Conclusion
- Type de publication : Chapitre d’ouvrage
- Ouvrage : Passions de femmes et théorie des humeurs. Balzac analyste des émotions féminines
- Pages : 407 à 408
- Collection : Études romantiques et dix-neuviémistes, n° 128
- Série : Balzac, n° 9
Conclusion
L’univers de La Comédie humaine est peuplé de créatures avides d’émotions intenses. Les femmes, surtout, sont mues par une sensibilité exacerbée, qui leur fait éprouver et rechercher les émotions ; c’est du moins ce que nous dit le romancier dans Ferragus : « Qu’y a-t-il de plus contraire à leur nature qu’un amour tranquille et parfait ? Elles veulent des émotions, et le bonheur sans orages n’est plus le bonheur pour elles1 ».
Masculines ou féminines, les émotions se traduisent par des réactions organiques, dont l’étude relève de la physiologie, de la psychologie et d’une sémiotique. Comme le dit justement Jean-Paul Sartre : « L’émotion paraît dans un corps bouleversé qui tient une certaine conduite2. » Dans ce sens, Balzac a inventé une véritable sémiotique des corps, pour donner à imaginer à ses lecteurs l’intériorité des personnages.

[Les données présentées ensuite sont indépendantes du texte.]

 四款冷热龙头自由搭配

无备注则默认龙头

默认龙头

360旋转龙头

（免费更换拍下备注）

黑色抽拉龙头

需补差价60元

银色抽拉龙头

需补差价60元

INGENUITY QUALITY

Madeleine Fargeaud déclare même qu’« autant que les mots, mieux et plus que les mots peut-on même dire, sourires, rires, larmes et rougeur expriment les mœurs, les caractères, trahissent les pensées secrètes et explorent les profondeurs du cœur. Une vérité moins transparente mais aussi authentique, parfois plus authentique même se révèle, grâce à ces diverses formes d’expressions, qui des plus secrètes profondeurs font émerger à la lumière les zones d’ombre3 ».

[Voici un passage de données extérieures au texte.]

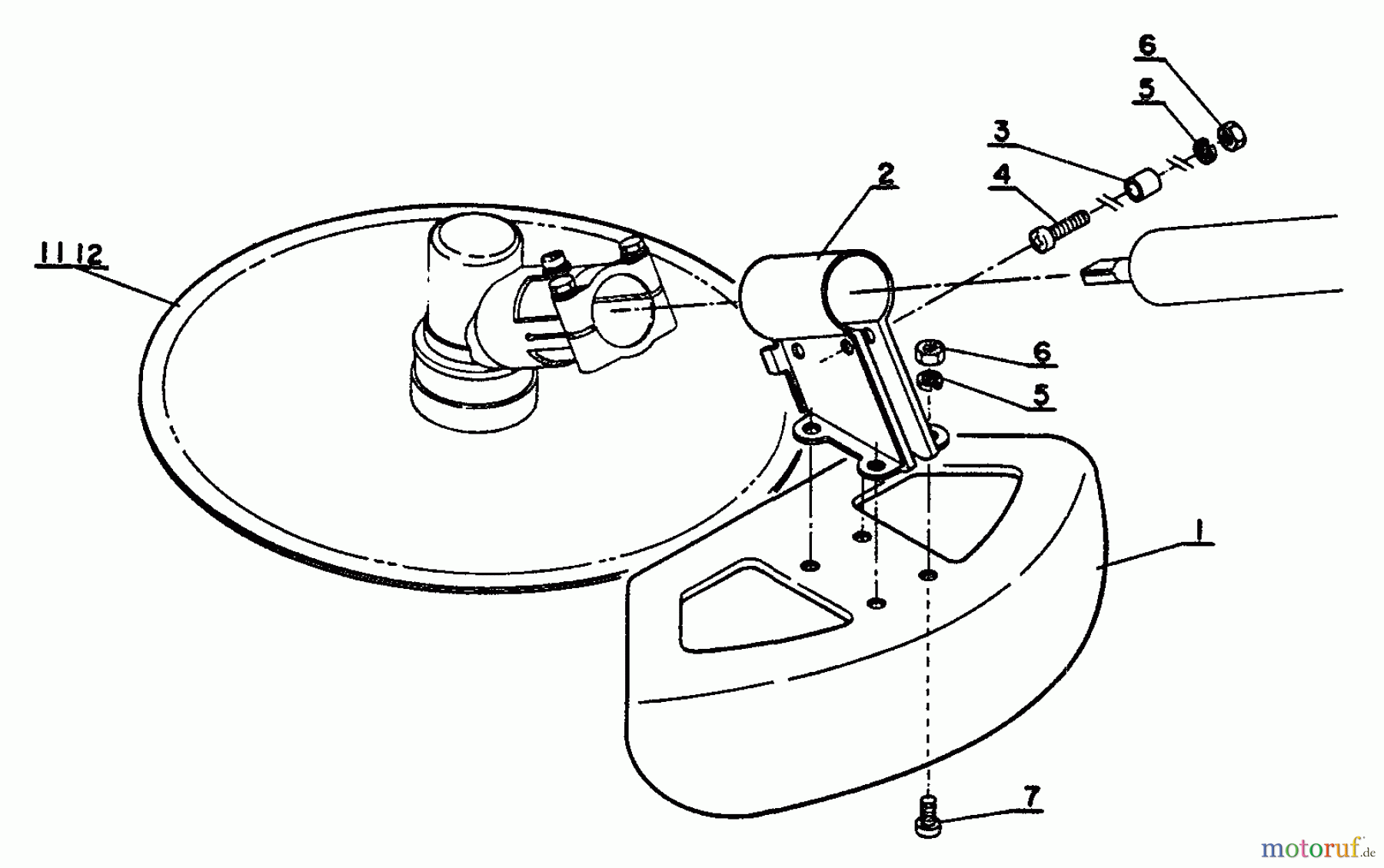 6
5
3
4
2
11 12
6
5
1
7
motoruf.de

L’émotion, sensible dans le corps, devient aussi un ressort romanesque essentiel. Le jeu de l’involontaire et de la maîtrise de soi, du secret et de son dévoilement, est inscrit dans les corps. Car les héroïnes balzaciennes ont de leur corps une conscience constante, pour le scrupule ou pour la ruse. Madame de Mortsauf affirme elle-même que, pour régler ses émotions, elle possédait sa propre stratégie :
408Afin de pouvoir sourire à mes enfants et à mon mari quand j’étais en proie à de tristes images, j’ai senti le besoin de régulariser la souffrance par un mouvement physique. J’évitais ainsi les atonies qui suivent les grandes dépenses de force, aussi bien que les éclairs de l’exaltation. L’action de lever les bras en temps égaux berçait ma pensée et communiquait à mon âme, où grondait l’orage, la paix du flux et du reflux en réglant ainsi ses émotions4.

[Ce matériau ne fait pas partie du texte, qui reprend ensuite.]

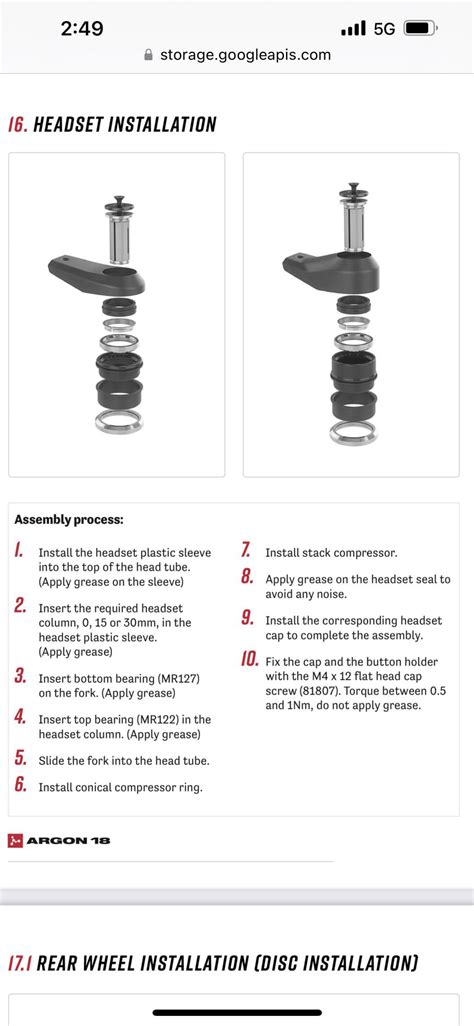 2:49
5G
storage.googleapis.com

16. HEADSET INSTALLATION

Assembly process:

1. Install the headset plastic sleeve into the top of the head tube. (Apply grease on the sleeve)

2. Insert the required headset column, 0, 15 or 30mm, in the headset plastic sleeve. (Apply grease)

3. Insert bottom bearing (MR127) on the fork. (Apply grease)

4. Insert top bearing (MR122) in the headset column. (Apply grease)

5. Slide the fork into the head tube.

6. Install conical compressor ring.

7. Install stack compressor.

8. Apply grease on the headset seal to avoid any noise.

9. Install the corresponding headset cap to complete the assembly.

10. Fix the cap and the button holder with the M4 x 12 flat head cap screw (81807). Torque between 0.5 and 1Nm, do not apply grease.

ARGON 18

17.1 REAR WHEEL INSTALLATION (DISC INSTALLATION)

Tantôt trahies par leur corps, tantôt virtuoses de la maîtrise, les héroïnes de La Comédie humaine ne sortent pas indemnes des « orages », des émotions intenses qu’elles redoutent et appellent. L’univers balzacien ne promet de bonheur aux femmes qu’éphémère ; les émotions usent le corps à force de douleur. Les maladies, la déchéance donnent aussi à voir dans les corps l’existence féminine comme vouée au malheur à cause de la cruauté de la société.
1 Ferragus, CH, t. V, p. 803.
2 Jean-Paul Sartre, Esquisse d’une théorie des émotions, Paris, Hermann, 1995.
3 Madeleine Fargeaud, op. cit., p. 114.
4 Le Lys dans la vallée, CH, t. IX, p. 1070. De même, face à la curiosité des Sancerrois quant à la détresse de la jeune Eugénie Grandet, suite à la trahison de son cousin et amant Charles, cette dernière « ne laissa percer sur son visage calme aucune des cruelles émotions qui l’agitaient. Elle sut prendre une figure riante pour répondre à ceux qui voulurent lui témoigner de l’intérêt par des regards ou des paroles mélancoliques. Elle sut enfin couvrir son malheur sous les voiles de la politesse », Eugénie Grandet, CH, t. III, p. 1192.